Lookin good carlos. hope you update with pics! 

David


----------



## Phil Edwards (Jan 22, 2004)

That's awesome Carlos! Keep that collection alive, it's one of the few of its kind here in the states.  Where did you get those containers and mesh pots?


----------



## tsunami (Jan 24, 2004)

No circulation.

I continue to battle fungus and insects, even with regular spraying of organicide! 

The terracotta pots are about 60 cents at Michaels.  

I got the mesh pots from an online Hydroponics store while I was buying labels, the organicide, and coconut fiber.
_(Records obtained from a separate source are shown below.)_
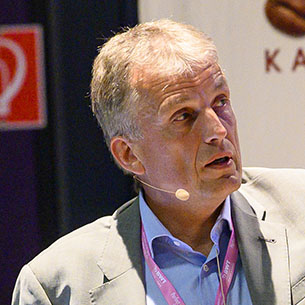 Dr. Norbert Schmitz, 4C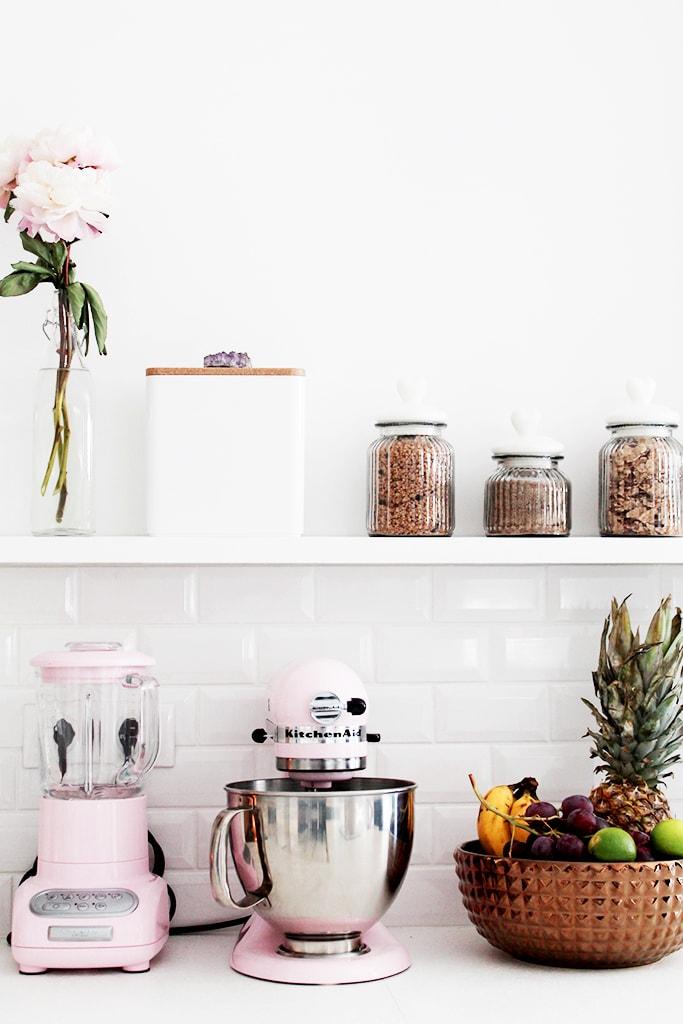 blanco_en_la_reforma_de_una_cocina_interiorismo_detalles_decorativos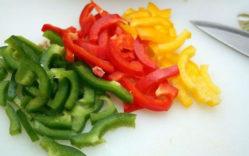 Салат с огурцами и обжаренным луком - рецепт пошаговый с фото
Some plants have shown more progress than others. I do notice strong root growth out of the stem plants when I lift the pots. I think everything is just getting established. A lot of the Crypts and stem plants were on the verge of death when I made this modification -- it was already too late for my C. moehlmannii though -- its dead.

Fortunately, my tiny C. griffithii has produced a brand new, healthy leaf! So I am still hopeful.

Carlos


----------



## david lim (Mar 30, 2004)

what are mesh pots?


----------



## EDGE (Feb 28, 2004)

Your setup is so clean.
Can't wait to see the results in a couple months. 

You can get mesh pots at hydroponic shop. the black tray can also be bought at hydroponic shop. I think the larger ones are call flood table.


Mesh pots are plastic pots with opening on the side and bottom. i.e the pots Tropica plants come in.


----------



## fish7days (Jul 30, 2005)

Carlos,

Can I send you a small leaved ground cover to experiment with? I think if you can grow it emersed, it may be able to go to submersed from there. I submersed it right away, and 50% died but the other 50% is growing. It needs more light than I have in the tank, and I'm right at 2wpg. It's growing lanky in my tank. PM me with your address and I'll mail it over from Plantation. Oh, and if you can ID it, that would be nice too...

Thx


----------



## oceanaqua (Oct 24, 2005)

Looks very nice, I am going set up one . All I got growing emerse now is Pellia.


----------



## MiamiAG (Jan 13, 2004)

Carlos,

Very nice setup.

What made you decide to use coconut fiber?


----------



## Xema (Mar 24, 2004)

I am so glad knowing my experience can help to some one.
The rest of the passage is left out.